Black British Army leather boots with cleated soles, worn by Dr Phillip Law in Antarctica between 1962 and 1966 predominantly at Heard Island and Macquarie Island, but also in summer for coastal work in Antarctica.
This is part of Museum Victoria's collection of artefacts from the post-war era of scientific exploration of Antarctica.

Physical Description

Black boots with large internal volumes to accommodate thick socks and have cleated rubber soles. They are made using heavy quality Scottish zug leather that has high waterproof qualities. Inside, the boots have plastic mesh linings. Black cotton laces are used. There are many thick screws used in the rubber soles. The lining may be of nylon mesh, not plastic mesh: examination needed.


Protective clothing is extremely significant for Antarctic exploration. In the early days of ANARE, clothing specifically designed for Antarctic conditions was not available. Instead clothing designed for similar conditions needed to be sourced such as mountaineering or Army uses. ANARE relied heavily on Australian, British and US surplus military clothing.

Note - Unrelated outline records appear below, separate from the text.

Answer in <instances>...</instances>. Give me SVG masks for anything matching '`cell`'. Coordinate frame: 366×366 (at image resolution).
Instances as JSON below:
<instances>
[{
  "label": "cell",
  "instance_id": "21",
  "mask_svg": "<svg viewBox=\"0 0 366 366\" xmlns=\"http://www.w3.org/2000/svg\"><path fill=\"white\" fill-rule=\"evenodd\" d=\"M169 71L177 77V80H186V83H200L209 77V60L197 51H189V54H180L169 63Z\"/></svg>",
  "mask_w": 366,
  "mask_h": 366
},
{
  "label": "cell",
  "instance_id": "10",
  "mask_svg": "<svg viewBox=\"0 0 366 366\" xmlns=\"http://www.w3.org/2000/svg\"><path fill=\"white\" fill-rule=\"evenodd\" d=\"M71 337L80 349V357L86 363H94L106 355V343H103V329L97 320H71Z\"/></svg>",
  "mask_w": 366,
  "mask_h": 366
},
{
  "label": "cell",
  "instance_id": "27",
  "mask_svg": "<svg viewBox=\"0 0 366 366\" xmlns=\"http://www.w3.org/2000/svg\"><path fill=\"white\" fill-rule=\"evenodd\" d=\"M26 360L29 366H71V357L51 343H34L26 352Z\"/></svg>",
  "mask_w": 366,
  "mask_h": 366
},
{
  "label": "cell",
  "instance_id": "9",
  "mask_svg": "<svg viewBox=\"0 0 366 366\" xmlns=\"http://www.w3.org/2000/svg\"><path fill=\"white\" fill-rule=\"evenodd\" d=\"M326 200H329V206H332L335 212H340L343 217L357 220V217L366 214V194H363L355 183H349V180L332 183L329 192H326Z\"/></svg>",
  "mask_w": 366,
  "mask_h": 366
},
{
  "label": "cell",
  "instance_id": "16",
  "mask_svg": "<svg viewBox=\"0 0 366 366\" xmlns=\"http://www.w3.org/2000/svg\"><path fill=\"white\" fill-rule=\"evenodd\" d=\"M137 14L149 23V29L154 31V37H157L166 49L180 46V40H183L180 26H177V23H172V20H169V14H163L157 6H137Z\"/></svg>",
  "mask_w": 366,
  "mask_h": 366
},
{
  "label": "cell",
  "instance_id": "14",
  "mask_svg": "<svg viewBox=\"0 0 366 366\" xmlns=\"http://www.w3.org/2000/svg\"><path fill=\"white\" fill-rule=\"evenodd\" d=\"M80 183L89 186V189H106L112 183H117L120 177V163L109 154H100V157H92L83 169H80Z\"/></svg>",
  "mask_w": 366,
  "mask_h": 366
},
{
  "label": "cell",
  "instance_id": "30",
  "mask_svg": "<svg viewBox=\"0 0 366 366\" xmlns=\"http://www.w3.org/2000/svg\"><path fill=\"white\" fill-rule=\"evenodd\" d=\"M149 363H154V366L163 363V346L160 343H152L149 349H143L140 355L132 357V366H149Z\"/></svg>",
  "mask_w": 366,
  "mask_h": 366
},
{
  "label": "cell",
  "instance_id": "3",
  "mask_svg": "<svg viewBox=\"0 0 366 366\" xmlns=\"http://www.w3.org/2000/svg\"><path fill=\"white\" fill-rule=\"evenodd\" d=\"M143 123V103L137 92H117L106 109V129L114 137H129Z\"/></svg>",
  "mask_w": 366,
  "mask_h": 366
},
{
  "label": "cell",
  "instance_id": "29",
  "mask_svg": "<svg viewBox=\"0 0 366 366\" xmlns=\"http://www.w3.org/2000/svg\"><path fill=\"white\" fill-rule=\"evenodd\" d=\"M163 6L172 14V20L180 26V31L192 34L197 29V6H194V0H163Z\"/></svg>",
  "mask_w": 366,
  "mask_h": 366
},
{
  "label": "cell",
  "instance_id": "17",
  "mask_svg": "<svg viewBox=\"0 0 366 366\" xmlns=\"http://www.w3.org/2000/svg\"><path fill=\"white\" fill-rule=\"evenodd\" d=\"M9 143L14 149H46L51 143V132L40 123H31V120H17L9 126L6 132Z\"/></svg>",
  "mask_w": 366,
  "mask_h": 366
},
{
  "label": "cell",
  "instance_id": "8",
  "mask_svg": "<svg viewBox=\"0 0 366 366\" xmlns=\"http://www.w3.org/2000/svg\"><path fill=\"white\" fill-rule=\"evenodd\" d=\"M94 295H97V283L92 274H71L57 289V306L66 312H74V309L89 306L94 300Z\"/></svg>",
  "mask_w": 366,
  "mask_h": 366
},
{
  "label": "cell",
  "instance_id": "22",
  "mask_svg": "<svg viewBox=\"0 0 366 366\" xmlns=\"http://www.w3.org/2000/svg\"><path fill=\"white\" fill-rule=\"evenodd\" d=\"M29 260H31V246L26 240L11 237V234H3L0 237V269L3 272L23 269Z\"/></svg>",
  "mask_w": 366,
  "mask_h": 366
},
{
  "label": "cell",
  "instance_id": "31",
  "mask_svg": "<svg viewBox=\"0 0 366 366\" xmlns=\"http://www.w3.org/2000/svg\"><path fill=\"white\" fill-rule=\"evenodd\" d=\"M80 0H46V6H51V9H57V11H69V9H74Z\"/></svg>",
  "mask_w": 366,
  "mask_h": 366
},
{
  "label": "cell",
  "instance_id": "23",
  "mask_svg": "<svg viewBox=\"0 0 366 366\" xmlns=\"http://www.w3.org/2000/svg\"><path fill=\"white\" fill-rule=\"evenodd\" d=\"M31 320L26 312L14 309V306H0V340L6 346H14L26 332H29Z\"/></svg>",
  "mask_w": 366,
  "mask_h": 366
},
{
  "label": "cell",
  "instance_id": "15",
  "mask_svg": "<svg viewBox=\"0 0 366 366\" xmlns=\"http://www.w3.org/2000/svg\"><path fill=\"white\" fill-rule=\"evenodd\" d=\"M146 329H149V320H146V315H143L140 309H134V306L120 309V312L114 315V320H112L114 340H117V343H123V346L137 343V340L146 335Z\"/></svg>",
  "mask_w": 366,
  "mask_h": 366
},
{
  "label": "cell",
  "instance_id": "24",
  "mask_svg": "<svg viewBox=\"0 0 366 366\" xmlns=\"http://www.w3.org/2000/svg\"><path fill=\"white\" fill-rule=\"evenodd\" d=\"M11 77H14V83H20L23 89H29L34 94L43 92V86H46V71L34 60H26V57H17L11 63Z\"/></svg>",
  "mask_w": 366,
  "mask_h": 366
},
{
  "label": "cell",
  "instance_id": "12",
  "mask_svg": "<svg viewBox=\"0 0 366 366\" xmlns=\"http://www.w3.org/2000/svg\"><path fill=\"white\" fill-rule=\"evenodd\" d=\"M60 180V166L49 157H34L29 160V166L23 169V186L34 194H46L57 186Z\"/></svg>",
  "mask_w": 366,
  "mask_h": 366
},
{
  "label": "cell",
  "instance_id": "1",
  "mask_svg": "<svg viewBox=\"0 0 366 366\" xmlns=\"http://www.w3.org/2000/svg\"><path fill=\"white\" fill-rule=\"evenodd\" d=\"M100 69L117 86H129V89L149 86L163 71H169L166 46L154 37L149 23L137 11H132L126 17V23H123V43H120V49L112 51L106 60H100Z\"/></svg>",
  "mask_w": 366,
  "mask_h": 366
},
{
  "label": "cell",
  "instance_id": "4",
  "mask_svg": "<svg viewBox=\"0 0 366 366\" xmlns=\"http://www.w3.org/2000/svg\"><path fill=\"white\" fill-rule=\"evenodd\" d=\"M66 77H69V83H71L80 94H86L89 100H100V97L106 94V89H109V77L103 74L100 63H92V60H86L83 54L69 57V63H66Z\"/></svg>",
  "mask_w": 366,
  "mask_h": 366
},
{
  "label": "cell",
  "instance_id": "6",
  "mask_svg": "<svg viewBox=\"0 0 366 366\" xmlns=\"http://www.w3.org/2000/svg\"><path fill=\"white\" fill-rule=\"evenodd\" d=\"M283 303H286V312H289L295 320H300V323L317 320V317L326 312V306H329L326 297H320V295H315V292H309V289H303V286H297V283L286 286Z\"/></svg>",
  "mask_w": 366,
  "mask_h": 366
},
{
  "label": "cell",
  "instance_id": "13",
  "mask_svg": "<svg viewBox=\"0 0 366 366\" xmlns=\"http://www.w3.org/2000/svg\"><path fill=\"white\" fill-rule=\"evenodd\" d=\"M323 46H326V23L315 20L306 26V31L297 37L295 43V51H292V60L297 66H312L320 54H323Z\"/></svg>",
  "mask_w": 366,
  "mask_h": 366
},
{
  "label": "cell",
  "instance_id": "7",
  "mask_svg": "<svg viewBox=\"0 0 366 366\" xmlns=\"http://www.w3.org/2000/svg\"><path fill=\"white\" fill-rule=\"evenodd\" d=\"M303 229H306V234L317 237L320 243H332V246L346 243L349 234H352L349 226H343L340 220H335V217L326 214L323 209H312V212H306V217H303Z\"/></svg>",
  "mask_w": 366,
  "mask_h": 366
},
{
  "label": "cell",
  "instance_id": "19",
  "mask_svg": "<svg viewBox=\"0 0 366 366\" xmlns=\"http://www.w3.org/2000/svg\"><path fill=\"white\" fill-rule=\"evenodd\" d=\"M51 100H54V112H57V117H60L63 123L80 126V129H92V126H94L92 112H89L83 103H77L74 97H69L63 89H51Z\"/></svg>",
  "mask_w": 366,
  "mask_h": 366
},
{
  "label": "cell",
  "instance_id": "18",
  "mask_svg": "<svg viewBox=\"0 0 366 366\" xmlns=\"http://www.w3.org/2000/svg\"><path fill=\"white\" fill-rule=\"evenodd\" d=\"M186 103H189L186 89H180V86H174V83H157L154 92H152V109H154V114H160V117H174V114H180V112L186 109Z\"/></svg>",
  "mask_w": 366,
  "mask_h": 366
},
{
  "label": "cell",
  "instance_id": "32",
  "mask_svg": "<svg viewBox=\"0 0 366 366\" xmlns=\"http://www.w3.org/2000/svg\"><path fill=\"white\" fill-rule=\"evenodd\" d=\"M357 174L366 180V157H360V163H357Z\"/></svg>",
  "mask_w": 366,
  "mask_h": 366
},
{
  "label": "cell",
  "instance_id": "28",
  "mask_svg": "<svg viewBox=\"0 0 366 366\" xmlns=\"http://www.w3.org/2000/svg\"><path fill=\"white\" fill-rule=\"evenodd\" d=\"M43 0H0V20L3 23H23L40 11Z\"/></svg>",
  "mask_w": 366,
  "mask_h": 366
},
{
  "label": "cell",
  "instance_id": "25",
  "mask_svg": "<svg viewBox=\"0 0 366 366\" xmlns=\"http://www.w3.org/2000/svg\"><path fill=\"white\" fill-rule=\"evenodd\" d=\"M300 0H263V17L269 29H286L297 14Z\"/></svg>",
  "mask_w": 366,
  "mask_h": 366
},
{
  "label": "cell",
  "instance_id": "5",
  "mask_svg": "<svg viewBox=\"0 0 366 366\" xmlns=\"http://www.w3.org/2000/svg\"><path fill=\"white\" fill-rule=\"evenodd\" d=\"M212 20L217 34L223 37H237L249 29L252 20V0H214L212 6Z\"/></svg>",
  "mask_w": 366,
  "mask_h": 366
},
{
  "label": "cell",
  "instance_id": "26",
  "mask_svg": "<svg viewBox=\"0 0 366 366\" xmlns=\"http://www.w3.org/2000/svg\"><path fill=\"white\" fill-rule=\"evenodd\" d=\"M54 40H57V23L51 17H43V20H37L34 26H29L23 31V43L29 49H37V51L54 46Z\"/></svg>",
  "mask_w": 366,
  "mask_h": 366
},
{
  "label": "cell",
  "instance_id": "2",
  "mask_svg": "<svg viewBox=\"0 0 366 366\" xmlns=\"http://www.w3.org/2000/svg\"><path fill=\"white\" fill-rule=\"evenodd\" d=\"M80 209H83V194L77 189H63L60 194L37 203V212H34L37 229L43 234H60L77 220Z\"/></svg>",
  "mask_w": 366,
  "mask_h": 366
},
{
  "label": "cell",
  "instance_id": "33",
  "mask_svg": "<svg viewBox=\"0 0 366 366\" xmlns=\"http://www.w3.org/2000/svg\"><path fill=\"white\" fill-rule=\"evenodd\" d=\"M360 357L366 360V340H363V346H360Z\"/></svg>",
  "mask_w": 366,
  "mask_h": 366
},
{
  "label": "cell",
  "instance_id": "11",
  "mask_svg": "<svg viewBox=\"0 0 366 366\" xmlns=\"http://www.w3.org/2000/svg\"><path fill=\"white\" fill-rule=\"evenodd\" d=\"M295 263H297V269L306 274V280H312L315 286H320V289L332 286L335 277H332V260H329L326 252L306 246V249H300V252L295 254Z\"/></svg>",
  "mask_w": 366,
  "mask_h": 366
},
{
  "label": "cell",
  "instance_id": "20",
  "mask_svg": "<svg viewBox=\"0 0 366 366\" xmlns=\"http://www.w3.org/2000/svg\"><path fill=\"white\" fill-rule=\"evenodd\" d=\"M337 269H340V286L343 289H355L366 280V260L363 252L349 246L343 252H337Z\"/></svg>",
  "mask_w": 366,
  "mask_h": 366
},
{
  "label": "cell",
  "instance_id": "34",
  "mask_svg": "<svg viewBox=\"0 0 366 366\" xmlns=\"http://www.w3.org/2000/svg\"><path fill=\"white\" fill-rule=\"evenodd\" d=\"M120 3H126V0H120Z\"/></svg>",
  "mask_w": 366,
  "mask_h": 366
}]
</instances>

The boots were used predominantly at Heard Island and Macquarie Island, but also in summer for coastal work in Antarctic parts by parties during expedition forays. These areas have a wet/cold climate, which is substantially more challenging than the predominantly dry/cold climate of the Anatarctic continent.

Footwear for such climates needed to be waterproof but if the boots were completely waterproof then sweating would occur. The boots must be able to breath, but be impervious to outside water. The British wet/cold boots were remarkably effective. However the boots were not useful at temperatures below about -20°C, as they were not insulated enough to keep feet warm.